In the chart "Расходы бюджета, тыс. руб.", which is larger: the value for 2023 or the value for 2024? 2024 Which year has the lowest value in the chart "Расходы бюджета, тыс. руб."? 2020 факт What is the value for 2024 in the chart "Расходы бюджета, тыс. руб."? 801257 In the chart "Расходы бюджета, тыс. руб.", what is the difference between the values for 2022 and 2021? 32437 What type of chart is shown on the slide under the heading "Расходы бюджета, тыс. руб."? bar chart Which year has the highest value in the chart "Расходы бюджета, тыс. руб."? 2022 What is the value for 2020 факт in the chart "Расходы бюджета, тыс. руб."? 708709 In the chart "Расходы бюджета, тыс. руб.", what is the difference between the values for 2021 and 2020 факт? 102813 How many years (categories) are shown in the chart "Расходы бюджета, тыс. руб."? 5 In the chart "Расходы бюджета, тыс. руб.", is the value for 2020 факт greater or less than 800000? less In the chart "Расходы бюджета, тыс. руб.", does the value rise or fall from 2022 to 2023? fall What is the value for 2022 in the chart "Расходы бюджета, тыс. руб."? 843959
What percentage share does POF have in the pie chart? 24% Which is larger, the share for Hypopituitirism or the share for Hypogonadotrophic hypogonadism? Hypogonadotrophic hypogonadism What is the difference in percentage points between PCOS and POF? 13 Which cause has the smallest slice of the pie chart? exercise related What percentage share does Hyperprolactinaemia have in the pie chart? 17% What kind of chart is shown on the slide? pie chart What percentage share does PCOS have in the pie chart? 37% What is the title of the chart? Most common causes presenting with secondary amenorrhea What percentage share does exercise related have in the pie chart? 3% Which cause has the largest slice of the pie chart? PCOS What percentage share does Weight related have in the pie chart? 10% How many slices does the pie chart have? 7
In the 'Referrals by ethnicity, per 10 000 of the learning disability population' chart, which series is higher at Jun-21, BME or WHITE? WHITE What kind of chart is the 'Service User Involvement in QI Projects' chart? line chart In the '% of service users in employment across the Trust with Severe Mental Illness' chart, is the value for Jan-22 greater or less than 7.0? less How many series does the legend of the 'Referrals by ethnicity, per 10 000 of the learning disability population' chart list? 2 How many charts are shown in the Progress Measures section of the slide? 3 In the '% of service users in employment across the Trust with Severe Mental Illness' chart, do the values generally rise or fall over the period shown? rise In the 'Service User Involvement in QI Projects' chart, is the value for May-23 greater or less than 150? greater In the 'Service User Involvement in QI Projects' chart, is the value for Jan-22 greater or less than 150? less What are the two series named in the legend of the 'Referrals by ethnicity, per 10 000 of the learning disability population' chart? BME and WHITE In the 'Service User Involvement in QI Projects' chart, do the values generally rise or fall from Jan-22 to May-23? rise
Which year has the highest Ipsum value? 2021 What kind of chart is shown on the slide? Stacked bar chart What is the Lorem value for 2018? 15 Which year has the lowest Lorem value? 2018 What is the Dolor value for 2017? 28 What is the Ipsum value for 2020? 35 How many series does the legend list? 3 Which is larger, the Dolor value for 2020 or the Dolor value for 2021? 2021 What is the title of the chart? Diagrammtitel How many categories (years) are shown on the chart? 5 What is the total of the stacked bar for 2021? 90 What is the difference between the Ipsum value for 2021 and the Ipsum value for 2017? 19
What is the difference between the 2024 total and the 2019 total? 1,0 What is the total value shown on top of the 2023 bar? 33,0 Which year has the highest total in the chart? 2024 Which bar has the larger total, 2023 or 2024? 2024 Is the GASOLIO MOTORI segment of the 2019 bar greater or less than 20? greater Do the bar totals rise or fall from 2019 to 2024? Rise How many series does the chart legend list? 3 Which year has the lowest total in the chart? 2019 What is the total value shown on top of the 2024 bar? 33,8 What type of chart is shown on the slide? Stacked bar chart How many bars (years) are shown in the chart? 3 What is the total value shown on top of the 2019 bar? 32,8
━━━━━━━━
__What this task involves__: Rename "pie chart" to "donut chart" everywhere in the rows above, and repeat every row with nothing else changed.

__Output for this exercise__:
In the chart "Расходы бюджета, тыс. руб.", which is larger: the value for 2023 or the value for 2024? 2024 Which year has the lowest value in the chart "Расходы бюджета, тыс. руб."? 2020 факт What is the value for 2024 in the chart "Расходы бюджета, тыс. руб."? 801257 In the chart "Расходы бюджета, тыс. руб.", what is the difference between the values for 2022 and 2021? 32437 What type of chart is shown on the slide under the heading "Расходы бюджета, тыс. руб."? bar chart Which year has the highest value in the chart "Расходы бюджета, тыс. руб."? 2022 What is the value for 2020 факт in the chart "Расходы бюджета, тыс. руб."? 708709 In the chart "Расходы бюджета, тыс. руб.", what is the difference between the values for 2021 and 2020 факт? 102813 How many years (categories) are shown in the chart "Расходы бюджета, тыс. руб."? 5 In the chart "Расходы бюджета, тыс. руб.", is the value for 2020 факт greater or less than 800000? less In the chart "Расходы бюджета, тыс. руб.", does the value rise or fall from 2022 to 2023? fall What is the value for 2022 in the chart "Расходы бюджета, тыс. руб."? 843959
What percentage share does POF have in the donut chart? 24% Which is larger, the share for Hypopituitirism or the share for Hypogonadotrophic hypogonadism? Hypogonadotrophic hypogonadism What is the difference in percentage points between PCOS and POF? 13 Which cause has the smallest slice of the donut chart? exercise related What percentage share does Hyperprolactinaemia have in the donut chart? 17% What kind of chart is shown on the slide? donut chart What percentage share does PCOS have in the donut chart? 37% What is the title of the chart? Most common causes presenting with secondary amenorrhea What percentage share does exercise related have in the donut chart? 3% Which cause has the largest slice of the donut chart? PCOS What percentage share does Weight related have in the donut chart? 10% How many slices does the donut chart have? 7
In the 'Referrals by ethnicity, per 10 000 of the learning disability population' chart, which series is higher at Jun-21, BME or WHITE? WHITE What kind of chart is the 'Service User Involvement in QI Projects' chart? line chart In the '% of service users in employment across the Trust with Severe Mental Illness' chart, is the value for Jan-22 greater or less than 7.0? less How many series does the legend of the 'Referrals by ethnicity, per 10 000 of the learning disability population' chart list? 2 How many charts are shown in the Progress Measures section of the slide? 3 In the '% of service users in employment across the Trust with Severe Mental Illness' chart, do the values generally rise or fall over the period shown? rise In the 'Service User Involvement in QI Projects' chart, is the value for May-23 greater or less than 150? greater In the 'Service User Involvement in QI Projects' chart, is the value for Jan-22 greater or less than 150? less What are the two series named in the legend of the 'Referrals by ethnicity, per 10 000 of the learning disability population' chart? BME and WHITE In the 'Service User Involvement in QI Projects' chart, do the values generally rise or fall from Jan-22 to May-23? rise
Which year has the highest Ipsum value? 2021 What kind of chart is shown on the slide? Stacked bar chart What is the Lorem value for 2018? 15 Which year has the lowest Lorem value? 2018 What is the Dolor value for 2017? 28 What is the Ipsum value for 2020? 35 How many series does the legend list? 3 Which is larger, the Dolor value for 2020 or the Dolor value for 2021? 2021 What is the title of the chart? Diagrammtitel How many categories (years) are shown on the chart? 5 What is the total of the stacked bar for 2021? 90 What is the difference between the Ipsum value for 2021 and the Ipsum value for 2017? 19
What is the difference between the 2024 total and the 2019 total? 1,0 What is the total value shown on top of the 2023 bar? 33,0 Which year has the highest total in the chart? 2024 Which bar has the larger total, 2023 or 2024? 2024 Is the GASOLIO MOTORI segment of the 2019 bar greater or less than 20? greater Do the bar totals rise or fall from 2019 to 2024? Rise How many series does the chart legend list? 3 Which year has the lowest total in the chart? 2019 What is the total value shown on top of the 2024 bar? 33,8 What type of chart is shown on the slide? Stacked bar chart How many bars (years) are shown in the chart? 3 What is the total value shown on top of the 2019 bar? 32,8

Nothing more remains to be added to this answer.